With the first line below as the start and the line containing "common name: european hedgehog" as the end, copy every line between them exactly, ends included.
======== Listed records ========
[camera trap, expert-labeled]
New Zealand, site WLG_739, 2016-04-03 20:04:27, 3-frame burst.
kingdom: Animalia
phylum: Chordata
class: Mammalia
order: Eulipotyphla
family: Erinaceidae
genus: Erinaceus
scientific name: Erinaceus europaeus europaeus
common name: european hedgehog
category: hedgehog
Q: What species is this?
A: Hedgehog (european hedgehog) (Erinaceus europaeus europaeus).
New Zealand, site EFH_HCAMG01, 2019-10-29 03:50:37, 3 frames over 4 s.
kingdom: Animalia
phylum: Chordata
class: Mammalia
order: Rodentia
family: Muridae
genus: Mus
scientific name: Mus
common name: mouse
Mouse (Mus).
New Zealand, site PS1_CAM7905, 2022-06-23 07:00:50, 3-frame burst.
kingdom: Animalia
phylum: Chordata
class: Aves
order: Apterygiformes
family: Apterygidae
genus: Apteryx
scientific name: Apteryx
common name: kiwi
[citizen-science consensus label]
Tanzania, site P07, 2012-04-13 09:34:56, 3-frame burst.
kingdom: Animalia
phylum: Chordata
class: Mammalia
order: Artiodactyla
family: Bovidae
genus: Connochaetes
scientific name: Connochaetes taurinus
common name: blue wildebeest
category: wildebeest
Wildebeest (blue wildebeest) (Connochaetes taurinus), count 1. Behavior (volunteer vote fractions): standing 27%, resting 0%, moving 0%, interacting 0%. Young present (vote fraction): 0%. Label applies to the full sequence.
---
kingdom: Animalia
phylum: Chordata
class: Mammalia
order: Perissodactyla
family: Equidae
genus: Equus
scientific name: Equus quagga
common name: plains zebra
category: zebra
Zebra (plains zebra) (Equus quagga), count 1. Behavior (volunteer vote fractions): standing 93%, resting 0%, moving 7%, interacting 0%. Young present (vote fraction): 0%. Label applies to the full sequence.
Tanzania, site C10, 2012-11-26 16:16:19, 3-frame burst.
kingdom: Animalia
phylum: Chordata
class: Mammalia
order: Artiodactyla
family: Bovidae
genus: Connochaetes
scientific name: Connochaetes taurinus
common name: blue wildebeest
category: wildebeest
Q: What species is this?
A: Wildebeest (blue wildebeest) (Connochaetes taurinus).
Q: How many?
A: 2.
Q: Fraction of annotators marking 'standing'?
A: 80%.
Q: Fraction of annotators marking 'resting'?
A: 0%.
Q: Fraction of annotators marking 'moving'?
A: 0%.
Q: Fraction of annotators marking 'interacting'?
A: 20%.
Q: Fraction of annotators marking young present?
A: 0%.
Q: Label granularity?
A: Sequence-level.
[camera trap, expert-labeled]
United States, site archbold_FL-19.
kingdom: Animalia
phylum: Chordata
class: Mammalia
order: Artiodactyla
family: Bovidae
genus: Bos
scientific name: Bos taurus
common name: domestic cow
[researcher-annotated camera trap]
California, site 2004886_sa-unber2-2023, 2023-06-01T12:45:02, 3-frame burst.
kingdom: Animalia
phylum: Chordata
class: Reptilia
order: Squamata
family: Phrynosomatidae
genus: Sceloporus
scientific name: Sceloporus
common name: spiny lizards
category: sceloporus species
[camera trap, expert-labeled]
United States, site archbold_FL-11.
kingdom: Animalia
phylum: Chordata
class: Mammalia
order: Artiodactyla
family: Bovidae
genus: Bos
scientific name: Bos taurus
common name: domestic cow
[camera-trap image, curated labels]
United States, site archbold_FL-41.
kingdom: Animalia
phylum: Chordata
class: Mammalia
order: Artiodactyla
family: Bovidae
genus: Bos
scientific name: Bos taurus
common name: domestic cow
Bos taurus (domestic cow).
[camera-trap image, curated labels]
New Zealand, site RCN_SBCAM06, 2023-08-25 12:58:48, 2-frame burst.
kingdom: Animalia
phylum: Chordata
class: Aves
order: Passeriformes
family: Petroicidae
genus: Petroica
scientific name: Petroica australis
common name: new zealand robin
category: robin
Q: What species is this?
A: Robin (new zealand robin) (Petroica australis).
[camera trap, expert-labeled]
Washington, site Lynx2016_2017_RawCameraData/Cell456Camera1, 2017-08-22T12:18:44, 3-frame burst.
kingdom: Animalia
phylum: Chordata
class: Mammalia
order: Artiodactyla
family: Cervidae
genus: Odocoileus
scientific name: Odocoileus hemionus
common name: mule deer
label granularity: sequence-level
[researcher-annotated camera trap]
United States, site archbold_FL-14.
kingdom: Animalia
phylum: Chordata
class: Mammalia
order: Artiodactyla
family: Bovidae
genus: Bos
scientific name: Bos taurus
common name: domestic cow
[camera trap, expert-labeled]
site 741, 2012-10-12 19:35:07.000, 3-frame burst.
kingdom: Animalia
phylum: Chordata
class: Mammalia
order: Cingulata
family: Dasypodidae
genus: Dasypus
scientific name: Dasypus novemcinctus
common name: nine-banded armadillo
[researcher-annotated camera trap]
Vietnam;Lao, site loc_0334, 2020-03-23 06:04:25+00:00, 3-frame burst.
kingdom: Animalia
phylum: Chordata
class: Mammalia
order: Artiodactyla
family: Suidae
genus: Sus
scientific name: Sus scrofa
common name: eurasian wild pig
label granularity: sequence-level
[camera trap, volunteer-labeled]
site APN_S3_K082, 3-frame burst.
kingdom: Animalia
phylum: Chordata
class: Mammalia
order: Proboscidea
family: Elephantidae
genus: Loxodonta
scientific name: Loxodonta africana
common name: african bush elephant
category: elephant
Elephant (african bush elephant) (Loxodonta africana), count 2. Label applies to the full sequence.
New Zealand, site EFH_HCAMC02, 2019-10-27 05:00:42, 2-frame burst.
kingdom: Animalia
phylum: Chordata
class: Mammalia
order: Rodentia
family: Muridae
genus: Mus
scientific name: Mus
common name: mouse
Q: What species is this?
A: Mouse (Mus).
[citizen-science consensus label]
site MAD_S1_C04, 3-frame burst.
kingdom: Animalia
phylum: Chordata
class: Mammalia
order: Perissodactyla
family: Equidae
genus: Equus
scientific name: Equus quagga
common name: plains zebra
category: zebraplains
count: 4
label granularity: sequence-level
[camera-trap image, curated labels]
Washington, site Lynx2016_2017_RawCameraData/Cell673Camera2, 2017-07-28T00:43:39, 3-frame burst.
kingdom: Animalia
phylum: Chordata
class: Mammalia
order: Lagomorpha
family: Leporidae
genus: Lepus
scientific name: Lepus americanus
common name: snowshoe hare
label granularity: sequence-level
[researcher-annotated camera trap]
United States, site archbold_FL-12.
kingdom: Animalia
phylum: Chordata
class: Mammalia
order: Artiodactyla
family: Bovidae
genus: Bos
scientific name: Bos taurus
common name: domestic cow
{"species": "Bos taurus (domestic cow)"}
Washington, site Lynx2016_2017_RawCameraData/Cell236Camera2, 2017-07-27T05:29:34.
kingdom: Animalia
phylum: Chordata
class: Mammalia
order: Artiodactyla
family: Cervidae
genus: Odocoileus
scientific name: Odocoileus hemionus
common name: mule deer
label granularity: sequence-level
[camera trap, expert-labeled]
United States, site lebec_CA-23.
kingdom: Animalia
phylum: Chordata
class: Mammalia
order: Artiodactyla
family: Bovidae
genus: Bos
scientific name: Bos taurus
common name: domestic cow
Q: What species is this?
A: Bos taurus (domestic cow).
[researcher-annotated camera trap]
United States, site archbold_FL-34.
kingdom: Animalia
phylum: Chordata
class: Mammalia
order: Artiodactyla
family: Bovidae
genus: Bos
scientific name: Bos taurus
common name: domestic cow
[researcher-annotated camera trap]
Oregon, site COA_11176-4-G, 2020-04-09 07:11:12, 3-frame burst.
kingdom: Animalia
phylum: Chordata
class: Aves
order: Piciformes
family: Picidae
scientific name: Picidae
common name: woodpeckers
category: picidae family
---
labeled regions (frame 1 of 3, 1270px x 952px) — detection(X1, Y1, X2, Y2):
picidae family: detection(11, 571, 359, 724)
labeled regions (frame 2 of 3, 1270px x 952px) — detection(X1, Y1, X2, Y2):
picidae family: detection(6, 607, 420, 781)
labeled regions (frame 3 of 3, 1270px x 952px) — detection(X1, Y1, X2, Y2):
========
Task output ▸
[camera trap, expert-labeled]
New Zealand, site WLG_739, 2016-04-03 20:04:27, 3-frame burst.
kingdom: Animalia
phylum: Chordata
class: Mammalia
order: Eulipotyphla
family: Erinaceidae
genus: Erinaceus
scientific name: Erinaceus europaeus europaeus
common name: european hedgehog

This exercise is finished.